Problem details:
Transcribe the material below exactly as it appears.

───── Records for the exercise

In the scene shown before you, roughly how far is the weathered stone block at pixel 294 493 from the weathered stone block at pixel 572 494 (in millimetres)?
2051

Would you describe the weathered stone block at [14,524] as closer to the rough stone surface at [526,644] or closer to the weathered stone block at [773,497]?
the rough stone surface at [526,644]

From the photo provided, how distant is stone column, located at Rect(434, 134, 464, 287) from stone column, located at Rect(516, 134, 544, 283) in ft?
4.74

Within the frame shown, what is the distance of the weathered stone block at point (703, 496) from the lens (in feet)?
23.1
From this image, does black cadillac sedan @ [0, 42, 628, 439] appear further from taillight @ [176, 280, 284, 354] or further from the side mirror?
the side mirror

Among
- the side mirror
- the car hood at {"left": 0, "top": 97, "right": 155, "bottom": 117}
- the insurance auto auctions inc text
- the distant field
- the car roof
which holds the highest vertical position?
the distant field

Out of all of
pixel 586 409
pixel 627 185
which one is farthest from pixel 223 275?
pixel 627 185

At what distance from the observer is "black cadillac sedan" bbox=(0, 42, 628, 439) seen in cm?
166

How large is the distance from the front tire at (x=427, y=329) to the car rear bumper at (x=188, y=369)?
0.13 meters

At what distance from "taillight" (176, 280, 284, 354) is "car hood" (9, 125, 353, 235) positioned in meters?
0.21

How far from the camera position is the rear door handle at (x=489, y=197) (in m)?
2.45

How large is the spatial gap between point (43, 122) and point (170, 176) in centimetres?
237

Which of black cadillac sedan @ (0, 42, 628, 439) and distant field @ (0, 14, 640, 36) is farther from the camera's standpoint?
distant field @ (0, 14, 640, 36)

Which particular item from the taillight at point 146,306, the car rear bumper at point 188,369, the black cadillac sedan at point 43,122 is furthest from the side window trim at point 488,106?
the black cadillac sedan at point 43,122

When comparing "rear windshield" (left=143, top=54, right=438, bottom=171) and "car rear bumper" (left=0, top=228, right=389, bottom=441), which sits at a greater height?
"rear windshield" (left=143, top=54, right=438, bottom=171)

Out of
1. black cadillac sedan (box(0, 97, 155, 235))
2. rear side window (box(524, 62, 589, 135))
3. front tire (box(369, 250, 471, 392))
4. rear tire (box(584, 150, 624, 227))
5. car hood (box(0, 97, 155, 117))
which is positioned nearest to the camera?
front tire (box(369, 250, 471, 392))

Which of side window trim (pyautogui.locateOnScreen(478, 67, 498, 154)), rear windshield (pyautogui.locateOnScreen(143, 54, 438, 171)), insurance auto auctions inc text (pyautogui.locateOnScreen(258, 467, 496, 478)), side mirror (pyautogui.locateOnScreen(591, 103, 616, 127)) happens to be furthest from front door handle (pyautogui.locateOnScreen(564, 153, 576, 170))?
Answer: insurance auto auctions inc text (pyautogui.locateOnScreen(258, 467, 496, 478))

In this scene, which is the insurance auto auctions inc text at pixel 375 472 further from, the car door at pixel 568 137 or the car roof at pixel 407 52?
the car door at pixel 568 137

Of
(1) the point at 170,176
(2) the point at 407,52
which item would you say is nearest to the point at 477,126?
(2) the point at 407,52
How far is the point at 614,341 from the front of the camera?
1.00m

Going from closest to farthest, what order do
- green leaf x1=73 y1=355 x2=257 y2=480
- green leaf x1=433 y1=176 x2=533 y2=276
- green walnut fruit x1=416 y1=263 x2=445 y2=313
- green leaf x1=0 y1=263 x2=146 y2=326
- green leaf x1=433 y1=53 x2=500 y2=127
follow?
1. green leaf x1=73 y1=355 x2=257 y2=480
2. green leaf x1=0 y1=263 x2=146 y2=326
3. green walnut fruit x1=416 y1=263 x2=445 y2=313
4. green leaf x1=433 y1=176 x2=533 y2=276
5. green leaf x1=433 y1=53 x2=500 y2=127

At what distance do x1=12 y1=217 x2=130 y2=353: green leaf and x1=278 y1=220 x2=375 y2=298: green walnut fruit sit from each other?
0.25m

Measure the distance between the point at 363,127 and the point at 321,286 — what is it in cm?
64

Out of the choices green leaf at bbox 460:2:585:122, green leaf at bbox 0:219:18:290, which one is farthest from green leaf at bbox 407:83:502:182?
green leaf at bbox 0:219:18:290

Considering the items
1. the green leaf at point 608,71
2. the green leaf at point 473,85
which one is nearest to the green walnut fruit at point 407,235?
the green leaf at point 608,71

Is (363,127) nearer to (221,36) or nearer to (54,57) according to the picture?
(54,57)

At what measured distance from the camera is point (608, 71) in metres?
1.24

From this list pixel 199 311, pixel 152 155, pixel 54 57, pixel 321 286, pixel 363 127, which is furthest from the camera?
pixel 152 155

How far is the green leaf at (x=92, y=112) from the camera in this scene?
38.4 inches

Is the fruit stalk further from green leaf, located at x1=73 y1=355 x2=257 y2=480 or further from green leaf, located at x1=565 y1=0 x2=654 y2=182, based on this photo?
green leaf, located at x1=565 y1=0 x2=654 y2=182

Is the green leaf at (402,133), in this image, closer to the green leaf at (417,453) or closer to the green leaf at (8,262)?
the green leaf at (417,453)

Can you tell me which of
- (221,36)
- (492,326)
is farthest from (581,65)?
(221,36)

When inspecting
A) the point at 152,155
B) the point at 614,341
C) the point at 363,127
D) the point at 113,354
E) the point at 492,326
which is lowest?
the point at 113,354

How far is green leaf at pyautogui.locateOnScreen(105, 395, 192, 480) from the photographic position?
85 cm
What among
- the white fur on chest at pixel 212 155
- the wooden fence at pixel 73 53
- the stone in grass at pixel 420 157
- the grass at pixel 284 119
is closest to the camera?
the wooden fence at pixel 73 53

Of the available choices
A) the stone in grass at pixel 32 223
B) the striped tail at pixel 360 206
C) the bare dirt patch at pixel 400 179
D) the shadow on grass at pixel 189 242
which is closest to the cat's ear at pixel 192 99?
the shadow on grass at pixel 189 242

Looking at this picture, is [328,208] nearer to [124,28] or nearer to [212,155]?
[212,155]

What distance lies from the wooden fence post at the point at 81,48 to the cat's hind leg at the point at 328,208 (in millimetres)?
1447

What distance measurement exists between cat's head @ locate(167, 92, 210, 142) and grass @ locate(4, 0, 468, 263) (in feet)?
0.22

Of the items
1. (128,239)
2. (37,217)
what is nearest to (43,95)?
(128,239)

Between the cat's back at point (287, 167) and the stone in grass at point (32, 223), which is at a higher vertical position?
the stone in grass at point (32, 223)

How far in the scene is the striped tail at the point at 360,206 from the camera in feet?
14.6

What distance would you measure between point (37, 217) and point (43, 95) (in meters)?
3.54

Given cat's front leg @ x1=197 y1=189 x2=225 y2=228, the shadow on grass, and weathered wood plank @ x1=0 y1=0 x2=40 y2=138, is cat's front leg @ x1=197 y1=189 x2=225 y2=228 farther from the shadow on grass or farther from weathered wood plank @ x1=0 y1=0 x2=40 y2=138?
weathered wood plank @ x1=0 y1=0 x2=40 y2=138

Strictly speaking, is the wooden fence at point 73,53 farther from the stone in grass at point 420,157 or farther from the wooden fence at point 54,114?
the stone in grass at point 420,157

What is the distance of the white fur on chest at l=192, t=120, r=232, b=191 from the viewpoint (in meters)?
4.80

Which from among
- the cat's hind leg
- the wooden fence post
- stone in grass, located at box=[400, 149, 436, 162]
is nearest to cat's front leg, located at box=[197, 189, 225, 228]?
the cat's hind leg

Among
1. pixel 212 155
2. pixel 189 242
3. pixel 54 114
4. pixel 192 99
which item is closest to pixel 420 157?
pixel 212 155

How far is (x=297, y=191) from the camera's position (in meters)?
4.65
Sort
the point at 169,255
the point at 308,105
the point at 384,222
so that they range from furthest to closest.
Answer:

──────────

Completed task:
In the scene shown before you, roughly how far is the weathered stone block at pixel 294 493 from the weathered stone block at pixel 572 494 (in millimetres)?
2051

Would you describe the weathered stone block at [14,524] as closer to the rough stone surface at [526,644] or closer to the weathered stone block at [773,497]?
the rough stone surface at [526,644]

From the photo provided, how distant is stone column, located at Rect(434, 134, 464, 287) from stone column, located at Rect(516, 134, 544, 283) in ft?
4.74

Within the frame shown, what is the distance of the weathered stone block at point (703, 496) from the lens (in feet)?
23.1
From this image, does black cadillac sedan @ [0, 42, 628, 439] appear further from taillight @ [176, 280, 284, 354] or further from the side mirror?
the side mirror

Among
- the side mirror
- the car hood at {"left": 0, "top": 97, "right": 155, "bottom": 117}
- the insurance auto auctions inc text
- the distant field
- the car roof
which holds the highest vertical position?
the distant field

Out of all of
pixel 586 409
pixel 627 185
which one is farthest from pixel 223 275?
pixel 627 185

At what distance from the observer is "black cadillac sedan" bbox=(0, 42, 628, 439) seen in cm?
166

How large is the distance from the front tire at (x=427, y=329) to the car rear bumper at (x=188, y=369)?
0.13 meters

At what distance from "taillight" (176, 280, 284, 354) is "car hood" (9, 125, 353, 235) positioned in meters?
0.21

How far from the camera position is the rear door handle at (x=489, y=197) (in m)?
2.45

How large is the spatial gap between point (43, 122) and point (170, 176) in centimetres?
237

Which of black cadillac sedan @ (0, 42, 628, 439) and distant field @ (0, 14, 640, 36) is farther from the camera's standpoint?
distant field @ (0, 14, 640, 36)

Which particular item from the taillight at point 146,306, the car rear bumper at point 188,369, the black cadillac sedan at point 43,122 is furthest from the side window trim at point 488,106?
the black cadillac sedan at point 43,122

When comparing "rear windshield" (left=143, top=54, right=438, bottom=171) and "car rear bumper" (left=0, top=228, right=389, bottom=441), which sits at a greater height?
"rear windshield" (left=143, top=54, right=438, bottom=171)

Out of
1. black cadillac sedan (box(0, 97, 155, 235))
2. rear side window (box(524, 62, 589, 135))
3. front tire (box(369, 250, 471, 392))
4. rear tire (box(584, 150, 624, 227))
5. car hood (box(0, 97, 155, 117))
which is positioned nearest to the camera?
front tire (box(369, 250, 471, 392))

Which of side window trim (pyautogui.locateOnScreen(478, 67, 498, 154)), rear windshield (pyautogui.locateOnScreen(143, 54, 438, 171)), insurance auto auctions inc text (pyautogui.locateOnScreen(258, 467, 496, 478)), side mirror (pyautogui.locateOnScreen(591, 103, 616, 127)) happens to be furthest from front door handle (pyautogui.locateOnScreen(564, 153, 576, 170))?
Answer: insurance auto auctions inc text (pyautogui.locateOnScreen(258, 467, 496, 478))

In this scene, which is the insurance auto auctions inc text at pixel 375 472 further from, the car door at pixel 568 137 or the car roof at pixel 407 52?
the car door at pixel 568 137

Of
(1) the point at 170,176
(2) the point at 407,52
which item would you say is nearest to the point at 477,126?
(2) the point at 407,52
How far is the point at 614,341 from the front of the camera?
1.00m

Going from closest to farthest, what order do
- green leaf x1=73 y1=355 x2=257 y2=480
- green leaf x1=433 y1=176 x2=533 y2=276
- green walnut fruit x1=416 y1=263 x2=445 y2=313
- green leaf x1=0 y1=263 x2=146 y2=326
- green leaf x1=433 y1=53 x2=500 y2=127
follow?
1. green leaf x1=73 y1=355 x2=257 y2=480
2. green leaf x1=0 y1=263 x2=146 y2=326
3. green walnut fruit x1=416 y1=263 x2=445 y2=313
4. green leaf x1=433 y1=176 x2=533 y2=276
5. green leaf x1=433 y1=53 x2=500 y2=127

At what distance do x1=12 y1=217 x2=130 y2=353: green leaf and x1=278 y1=220 x2=375 y2=298: green walnut fruit sit from each other?
0.25m

Measure the distance between the point at 363,127 and the point at 321,286 — what is it in cm?
64

Out of the choices green leaf at bbox 460:2:585:122, green leaf at bbox 0:219:18:290, which one is farthest from green leaf at bbox 407:83:502:182?
green leaf at bbox 0:219:18:290

Considering the items
1. the green leaf at point 608,71
2. the green leaf at point 473,85
which one is nearest to the green walnut fruit at point 407,235?
the green leaf at point 608,71

Is (363,127) nearer to (221,36) or nearer to (54,57) according to the picture?
(54,57)

At what measured distance from the camera is point (608, 71) in metres?
1.24

From this list pixel 199 311, pixel 152 155, pixel 54 57, pixel 321 286, pixel 363 127, which is furthest from the camera?
pixel 152 155

How far is the green leaf at (x=92, y=112) from the camera in this scene?
38.4 inches

Is the fruit stalk further from green leaf, located at x1=73 y1=355 x2=257 y2=480 or further from green leaf, located at x1=565 y1=0 x2=654 y2=182, based on this photo?
green leaf, located at x1=565 y1=0 x2=654 y2=182

Is the green leaf at (402,133), in this image, closer to the green leaf at (417,453) or closer to the green leaf at (8,262)?
the green leaf at (417,453)

Can you tell me which of
- (221,36)
- (492,326)
is farthest from (581,65)?
(221,36)

When inspecting
A) the point at 152,155
B) the point at 614,341
C) the point at 363,127
D) the point at 113,354
E) the point at 492,326
which is lowest?
the point at 113,354

How far is green leaf at pyautogui.locateOnScreen(105, 395, 192, 480) from the photographic position?
85 cm
What among
- the white fur on chest at pixel 212 155
- the wooden fence at pixel 73 53
- the stone in grass at pixel 420 157
- the grass at pixel 284 119
is closest to the camera?
the wooden fence at pixel 73 53

Of the available choices
A) the stone in grass at pixel 32 223
B) the striped tail at pixel 360 206
C) the bare dirt patch at pixel 400 179
D) the shadow on grass at pixel 189 242
which is closest to the cat's ear at pixel 192 99?
the shadow on grass at pixel 189 242

Looking at this picture, is [328,208] nearer to [124,28] or nearer to [212,155]?
[212,155]

What distance lies from the wooden fence post at the point at 81,48 to the cat's hind leg at the point at 328,208 (in millimetres)?
1447

What distance measurement exists between cat's head @ locate(167, 92, 210, 142) and grass @ locate(4, 0, 468, 263) (in feet)?
0.22

Of the items
1. (128,239)
2. (37,217)
what is nearest to (43,95)?
(128,239)

Between the cat's back at point (287, 167) and the stone in grass at point (32, 223), which is at a higher vertical position?
the stone in grass at point (32, 223)

How far in the scene is the striped tail at the point at 360,206 from the camera in feet?
14.6

What distance would you measure between point (37, 217) and point (43, 95) (in meters)?
3.54

Given cat's front leg @ x1=197 y1=189 x2=225 y2=228, the shadow on grass, and weathered wood plank @ x1=0 y1=0 x2=40 y2=138, is cat's front leg @ x1=197 y1=189 x2=225 y2=228 farther from the shadow on grass or farther from weathered wood plank @ x1=0 y1=0 x2=40 y2=138?
weathered wood plank @ x1=0 y1=0 x2=40 y2=138

Strictly speaking, is the wooden fence at point 73,53 farther from the stone in grass at point 420,157 or farther from the wooden fence at point 54,114?
the stone in grass at point 420,157

What is the distance of the white fur on chest at l=192, t=120, r=232, b=191 from the viewpoint (in meters)?
4.80

Which from among
- the cat's hind leg
- the wooden fence post
- stone in grass, located at box=[400, 149, 436, 162]
is nearest to cat's front leg, located at box=[197, 189, 225, 228]?
the cat's hind leg

Among
1. pixel 212 155
2. pixel 189 242
3. pixel 54 114
4. pixel 192 99
which item is closest to pixel 420 157?
pixel 212 155

How far is (x=297, y=191) from the camera's position (in meters)?
4.65
Sort
the point at 169,255
the point at 308,105
the point at 384,222
so that they range from furthest to closest.
Answer:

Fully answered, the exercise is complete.